会社と従業員が「労働契約解除協議書」を締結し、締結日をもって双方の労働契約関係を解除することを約定しました。協議書に経済補償金の金額や支払う予定の給与金額も明確に記載しました。特に、以下の文言が記入されていました。
乙は給与、社会保険、経済補償金について、すべて確認し、異議を持たない
甲が約定した金額を支払った後、甲乙双方間の権利義務はすべて終結し、乙は甲に対し、経済補償、弁償金、労働報酬、社会保険などについて、如何なる時期、形式でも主張してはならない
しかし会社が約束した金額を振り込んだ後、従業員は仲裁を提起しました。求める弁償は労働契約未締結期間における給与2倍との差額15万元、及び残業代の2.6万元です。仲裁所は従業員の訴えを支持しなかったため、従業員は裁判所に提訴しました。

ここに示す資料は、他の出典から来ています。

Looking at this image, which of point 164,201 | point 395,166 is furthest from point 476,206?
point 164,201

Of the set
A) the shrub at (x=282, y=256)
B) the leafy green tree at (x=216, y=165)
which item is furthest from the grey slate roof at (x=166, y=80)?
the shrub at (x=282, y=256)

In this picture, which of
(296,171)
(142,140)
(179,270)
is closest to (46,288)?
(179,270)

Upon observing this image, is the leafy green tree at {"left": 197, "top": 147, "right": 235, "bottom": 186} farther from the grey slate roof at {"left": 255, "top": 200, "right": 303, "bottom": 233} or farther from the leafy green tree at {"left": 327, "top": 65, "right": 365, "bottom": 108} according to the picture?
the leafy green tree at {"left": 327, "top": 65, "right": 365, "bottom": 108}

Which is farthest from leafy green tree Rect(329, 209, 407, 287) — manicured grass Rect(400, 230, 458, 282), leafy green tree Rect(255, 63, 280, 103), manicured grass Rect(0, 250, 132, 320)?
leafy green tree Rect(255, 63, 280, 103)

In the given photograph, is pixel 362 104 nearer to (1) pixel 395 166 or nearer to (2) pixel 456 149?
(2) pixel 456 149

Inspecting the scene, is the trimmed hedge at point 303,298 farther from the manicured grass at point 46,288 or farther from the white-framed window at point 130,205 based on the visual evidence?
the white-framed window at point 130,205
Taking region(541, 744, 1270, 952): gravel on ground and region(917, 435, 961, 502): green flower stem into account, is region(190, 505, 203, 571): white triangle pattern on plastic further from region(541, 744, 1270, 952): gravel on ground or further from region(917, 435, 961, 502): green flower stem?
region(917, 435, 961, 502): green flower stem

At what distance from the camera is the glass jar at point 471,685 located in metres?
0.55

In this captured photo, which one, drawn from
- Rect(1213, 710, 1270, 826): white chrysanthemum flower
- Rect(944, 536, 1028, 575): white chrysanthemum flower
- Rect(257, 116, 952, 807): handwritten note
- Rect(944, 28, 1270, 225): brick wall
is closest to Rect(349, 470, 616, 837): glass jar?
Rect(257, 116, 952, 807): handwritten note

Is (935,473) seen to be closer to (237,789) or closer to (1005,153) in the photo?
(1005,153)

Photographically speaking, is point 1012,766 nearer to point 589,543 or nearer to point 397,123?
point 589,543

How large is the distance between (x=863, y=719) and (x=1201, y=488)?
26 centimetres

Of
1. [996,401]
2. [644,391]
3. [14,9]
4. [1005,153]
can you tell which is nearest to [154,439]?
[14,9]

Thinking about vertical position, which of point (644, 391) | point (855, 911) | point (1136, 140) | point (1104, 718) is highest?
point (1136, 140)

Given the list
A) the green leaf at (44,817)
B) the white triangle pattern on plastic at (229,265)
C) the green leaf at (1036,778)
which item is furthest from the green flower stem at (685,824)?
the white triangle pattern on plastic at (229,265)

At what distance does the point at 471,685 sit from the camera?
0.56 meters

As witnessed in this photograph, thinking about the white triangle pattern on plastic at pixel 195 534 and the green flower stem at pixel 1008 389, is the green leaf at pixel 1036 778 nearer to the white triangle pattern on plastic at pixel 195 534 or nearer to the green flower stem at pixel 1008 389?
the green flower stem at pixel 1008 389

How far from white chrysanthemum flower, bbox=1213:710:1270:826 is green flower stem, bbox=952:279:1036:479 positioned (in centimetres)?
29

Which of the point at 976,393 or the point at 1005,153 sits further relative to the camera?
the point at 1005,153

一審判決では、「労働契約解除協議書は、双方の自由意思で締結されたもので、法律にも抵触していないため、有効であり、双方はこれを履行すべきである。従業員の訴求は全て、協議書締結以前に発生したものであり、当従業はその他の労働争議の当事者になった経験もあるため、自身が享受できる労働権利を熟知している。それにもかかわらず、「双方間の権利義務関係が終結する」と明記された協議書を締結することは、自ら権利を放棄したものと見なされる」と意見しました。そして、「従業員は協議書を締結した後、短期間で訴訟を提起しており、これは信義則に反するものである」として、従業員の訴求を却下しました。
従業員は一審判決を不服とし、二審にも告訴しましたが、二審でも同じ理由で、会社側の勝訴としました。
ほとんどの日系企業は法規定通りに労務管理をしていますので、今回紹介した判例のような極端な事例に遭遇することは稀です。とはいえ、できるだけリスクを回避するためには、「離職確認書」や「定年退職確認書」などに、「離職日をもって、双方間の権利義務関係がすべて終結する」と明記することが望ましいと考えられます。中国はますます契約を重視する社会になってきていますので、従業員の署名があれば、相応する責任を負わなければなりません。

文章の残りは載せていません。